#### Supplied passage:
..........

Yeah – to be clear, I don’t think anyone did anything in a bad spirit! This was so obviously a well-intended attempt to help people out. And the original version isn’t very comfortably formatted.
It just happens to be an area where I’ve been warned I need to be careful about what I allow, if I’m going to publish some of this work elsewhere. The alternative would be to hold back content from my blog and release it only in paid contexts, which isn’t what I want.
The .epub format is actually a renamed .zip file, containing the books pages as .css, .xhtml and image files. But in order to upload the .epub, I had to rename it to .zip, and when you extracted (instead of renaming) the thing you most likely ended up with a folder with the raw files from inside the epub.
In general, avoid superfluous rooms. If you have lots of locations that don’t have anything to interact with, you can often remove them without harming the story. That said, exploratory games can be done well, but if the player needs to traverse the same five empty rooms over and over to accomplish tasks, that might warrant a re-think. You can effectively simulate a vast desert with one location.

..........

#### List of tasks:
1 - Please repeat the part of the passage about publishing and game design that opens with the words containing "It just happens" and closes with "inside the epub.".
2 - Carry the passage about publishing and game design forward from its last sentence.
The entries come from a different source than the passage about publishing and game design.

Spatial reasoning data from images
..........

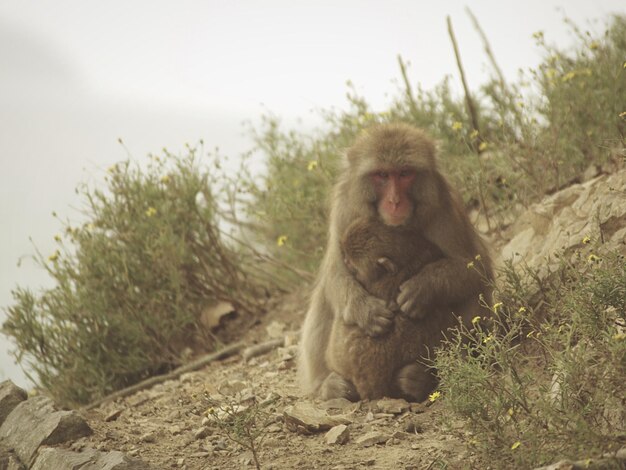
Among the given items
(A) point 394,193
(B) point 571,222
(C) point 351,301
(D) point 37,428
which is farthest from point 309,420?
(B) point 571,222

..........

#### Solved problems:
1 -
It just happens to be an area where I’ve been warned I need to be careful about what I allow, if I’m going to publish some of this work elsewhere. The alternative would be to hold back content from my blog and release it only in paid contexts, which isn’t what I want.
The .epub format is actually a renamed .zip file, containing the books pages as .css, .xhtml and image files. But in order to upload the .epub, I had to rename it to .zip, and when you extracted (instead of renaming) the thing you most likely ended up with a folder with the raw files from inside the epub.

2 -
Think of it as the same process where movies jump-cut ahead instead of showing 45 minutes of a character driving somewhere.
I think it could be a whole article in itself, when to (not!) include locations with no gameplay value!
A desert may be represented as a single location - still, it may be the right choice to add a supefluous “Side of the Road” between the road and the desert, to show that traveling out into the desert is a major decision.
Creating 24 seperate locations, to show that this is a really REALLY big desert, might be a bad idea.
Walking Sims consist of nothing but non-gameplay space!
in one of Eraserheads memorable scenes, the main character step into an elevator, press the button, and wait for a whole 13 seconds for the doors to close. That scene is repeated each time he returns to his apartment.
I imagine that obvious redundant space can be used (sparingly) to give a more uneven and interesting rhythm to the navigation. Also, if something mundane is given its own location, the player will get the notion that there is something going on:
I noticed that he concept ‘overworld’ was not mentioned in Emily Shorts article. She mentioned Hubs which seems like sorta like the same thing, and also talked about Street Maps, but she never said ‘overworld’. Nor did I see it anywhere else in the 430 page long IF Theory Reader.
Is overworld simply not an established concept in IF?
I would guess not, because it doesn’t fit the established style of most IF games. As I understand it, overworlds tend to consist of a large area that you navigate rather smoothly and painlessly, from which you enter areas where you find a certain challenge. So in VVVVVV you have a large mostly open area that you can move around without too much difficulty, and from there you can enter several much more linear spaces that are full of challenges and lead to the rescue of a crewmember.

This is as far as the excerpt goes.